Repeat the entries below exactly as they appear, with no pictures.

Image and question records
_ _ _ _

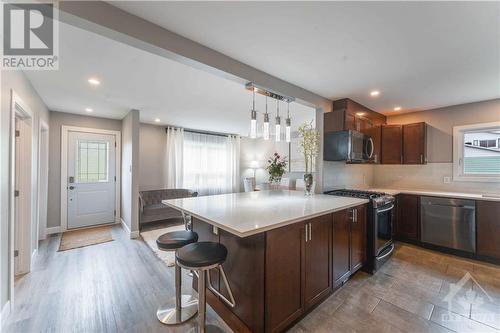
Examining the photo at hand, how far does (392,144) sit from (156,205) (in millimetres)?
5105

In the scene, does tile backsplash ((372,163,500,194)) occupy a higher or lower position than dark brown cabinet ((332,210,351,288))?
higher

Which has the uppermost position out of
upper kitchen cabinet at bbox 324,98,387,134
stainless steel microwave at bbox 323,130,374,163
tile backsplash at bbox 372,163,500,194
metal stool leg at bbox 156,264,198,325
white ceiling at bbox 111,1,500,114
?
white ceiling at bbox 111,1,500,114

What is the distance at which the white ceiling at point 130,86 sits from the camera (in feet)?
6.85

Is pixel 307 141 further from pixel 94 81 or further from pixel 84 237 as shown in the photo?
pixel 84 237

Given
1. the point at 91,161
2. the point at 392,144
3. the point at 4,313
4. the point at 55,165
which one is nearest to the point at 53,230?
the point at 55,165

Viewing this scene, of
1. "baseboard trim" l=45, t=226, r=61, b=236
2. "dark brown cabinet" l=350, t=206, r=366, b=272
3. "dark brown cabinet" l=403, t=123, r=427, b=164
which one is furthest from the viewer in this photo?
"baseboard trim" l=45, t=226, r=61, b=236

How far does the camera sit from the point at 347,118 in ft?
10.2

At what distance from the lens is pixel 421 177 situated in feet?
13.0

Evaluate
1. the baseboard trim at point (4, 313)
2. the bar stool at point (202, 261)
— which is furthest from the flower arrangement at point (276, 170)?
the baseboard trim at point (4, 313)

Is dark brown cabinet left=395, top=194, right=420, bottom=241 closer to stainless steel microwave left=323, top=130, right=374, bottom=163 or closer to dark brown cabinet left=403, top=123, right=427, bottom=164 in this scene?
dark brown cabinet left=403, top=123, right=427, bottom=164

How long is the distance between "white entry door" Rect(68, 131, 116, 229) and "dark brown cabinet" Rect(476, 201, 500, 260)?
6.68m

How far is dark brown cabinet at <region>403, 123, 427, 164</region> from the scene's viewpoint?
148 inches

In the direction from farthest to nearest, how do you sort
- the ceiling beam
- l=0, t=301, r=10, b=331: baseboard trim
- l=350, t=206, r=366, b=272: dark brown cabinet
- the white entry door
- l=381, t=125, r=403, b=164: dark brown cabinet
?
the white entry door → l=381, t=125, r=403, b=164: dark brown cabinet → l=350, t=206, r=366, b=272: dark brown cabinet → l=0, t=301, r=10, b=331: baseboard trim → the ceiling beam

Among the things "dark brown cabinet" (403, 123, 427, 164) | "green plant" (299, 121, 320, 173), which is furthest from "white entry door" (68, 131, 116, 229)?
"dark brown cabinet" (403, 123, 427, 164)
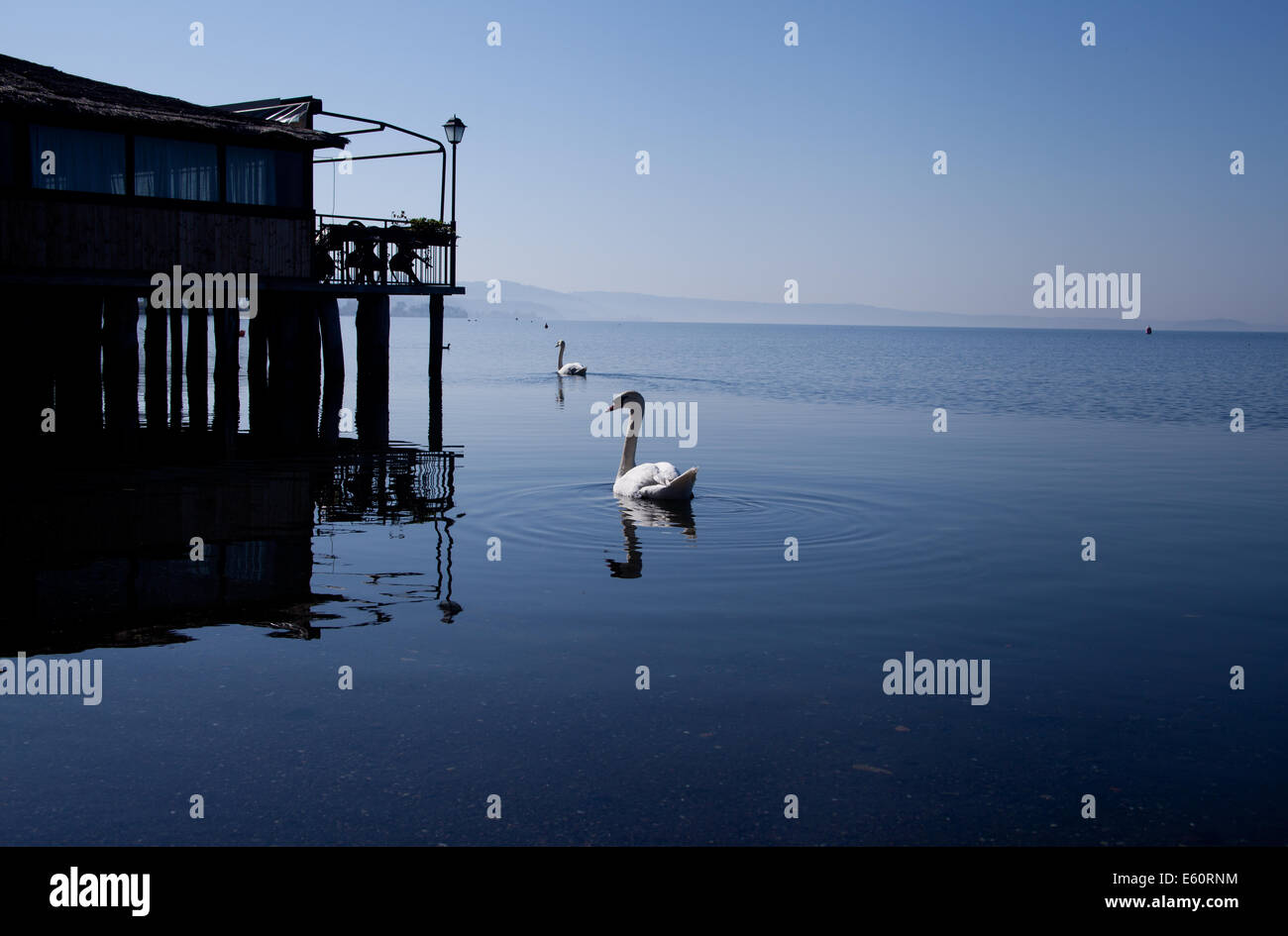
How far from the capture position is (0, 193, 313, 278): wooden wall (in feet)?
69.4

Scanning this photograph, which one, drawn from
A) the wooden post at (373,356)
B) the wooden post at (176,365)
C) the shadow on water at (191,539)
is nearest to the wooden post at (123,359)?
the shadow on water at (191,539)

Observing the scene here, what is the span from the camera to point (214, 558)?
42.7 feet

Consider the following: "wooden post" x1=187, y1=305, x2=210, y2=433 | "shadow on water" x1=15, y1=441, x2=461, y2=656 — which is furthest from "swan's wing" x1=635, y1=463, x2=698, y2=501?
"wooden post" x1=187, y1=305, x2=210, y2=433

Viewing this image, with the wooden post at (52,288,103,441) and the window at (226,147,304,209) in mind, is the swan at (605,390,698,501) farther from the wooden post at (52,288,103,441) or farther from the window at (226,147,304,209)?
the wooden post at (52,288,103,441)

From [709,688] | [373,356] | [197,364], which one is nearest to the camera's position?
[709,688]

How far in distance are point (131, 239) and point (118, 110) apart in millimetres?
2308

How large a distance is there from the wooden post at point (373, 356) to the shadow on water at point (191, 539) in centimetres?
996

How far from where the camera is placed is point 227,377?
23609 millimetres

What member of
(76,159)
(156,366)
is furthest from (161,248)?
(156,366)

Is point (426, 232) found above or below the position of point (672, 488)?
above

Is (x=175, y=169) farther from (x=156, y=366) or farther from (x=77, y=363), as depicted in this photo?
(x=77, y=363)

_ _ _ _

Exercise result:
Examining the photo at hand, how far does (392,144) sit from (156,205) (in millimetres)?
5105

In the scene, does tile backsplash ((372,163,500,194)) occupy a higher or lower position than dark brown cabinet ((332,210,351,288))?
higher

Which has the uppermost position out of
upper kitchen cabinet at bbox 324,98,387,134
stainless steel microwave at bbox 323,130,374,163
tile backsplash at bbox 372,163,500,194
metal stool leg at bbox 156,264,198,325
white ceiling at bbox 111,1,500,114
?
white ceiling at bbox 111,1,500,114

What is the distance at which the white ceiling at point 130,86 sits from the camera (in feet)?
6.85

Is pixel 307 141 further from pixel 94 81 or further from pixel 84 237 as shown in the photo?
pixel 84 237

Given
1. the point at 91,161
2. the point at 392,144
3. the point at 4,313
4. the point at 55,165
which one is nearest to the point at 53,230?
the point at 55,165

Viewing this scene, of
1. "baseboard trim" l=45, t=226, r=61, b=236
2. "dark brown cabinet" l=350, t=206, r=366, b=272
3. "dark brown cabinet" l=403, t=123, r=427, b=164
which one is furthest from the viewer in this photo?
"baseboard trim" l=45, t=226, r=61, b=236

How far does the camera sit from the point at 347,118 in ft?
10.2

At what distance from the lens is pixel 421 177 situated in feet?
13.0

Evaluate
1. the baseboard trim at point (4, 313)
2. the bar stool at point (202, 261)
— which is furthest from the flower arrangement at point (276, 170)?
the baseboard trim at point (4, 313)

Is dark brown cabinet left=395, top=194, right=420, bottom=241 closer to stainless steel microwave left=323, top=130, right=374, bottom=163 or closer to dark brown cabinet left=403, top=123, right=427, bottom=164 in this scene?
dark brown cabinet left=403, top=123, right=427, bottom=164

How long is the distance between "white entry door" Rect(68, 131, 116, 229) and "dark brown cabinet" Rect(476, 201, 500, 260)?
6.68m

How far is dark brown cabinet at <region>403, 123, 427, 164</region> from the scene's viewpoint?
148 inches

In the direction from farthest to nearest, how do you sort
- the ceiling beam
- l=0, t=301, r=10, b=331: baseboard trim
- l=350, t=206, r=366, b=272: dark brown cabinet
- the white entry door
- l=381, t=125, r=403, b=164: dark brown cabinet
?
the white entry door → l=381, t=125, r=403, b=164: dark brown cabinet → l=350, t=206, r=366, b=272: dark brown cabinet → l=0, t=301, r=10, b=331: baseboard trim → the ceiling beam

Among the things "dark brown cabinet" (403, 123, 427, 164) | "green plant" (299, 121, 320, 173), which is furthest from "white entry door" (68, 131, 116, 229)?
"dark brown cabinet" (403, 123, 427, 164)
How far from the capture position is (0, 193, 313, 278): wooden wall (in feet)?
69.4

Scanning this photograph, which one, drawn from
A) the wooden post at (373,356)
B) the wooden post at (176,365)
C) the shadow on water at (191,539)
is nearest to the wooden post at (123,359)?
the shadow on water at (191,539)

Observing the scene here, what is the span from the camera to point (214, 558)?
42.7 feet

Consider the following: "wooden post" x1=187, y1=305, x2=210, y2=433 | "shadow on water" x1=15, y1=441, x2=461, y2=656 — which is furthest from "swan's wing" x1=635, y1=463, x2=698, y2=501?
"wooden post" x1=187, y1=305, x2=210, y2=433

Viewing this image, with the wooden post at (52,288,103,441) and the window at (226,147,304,209) in mind, is the swan at (605,390,698,501) farther from the wooden post at (52,288,103,441) or farther from the window at (226,147,304,209)?
the wooden post at (52,288,103,441)

From [709,688] | [373,356] | [197,364], which one is nearest to the camera's position?
[709,688]

How far in distance are point (131, 239) and point (118, 110) apart in millimetres?
2308

How large a distance is there from the wooden post at point (373, 356) to the shadow on water at point (191, 539) in centimetres?
996

How far from where the camera is placed is point 227,377?
23609 millimetres

What member of
(76,159)
(156,366)
is furthest from (161,248)?
(156,366)

Is point (426, 232) found above or below the position of point (672, 488)?
above

Is (x=175, y=169) farther from (x=156, y=366) or farther from (x=77, y=363), as depicted in this photo?
(x=77, y=363)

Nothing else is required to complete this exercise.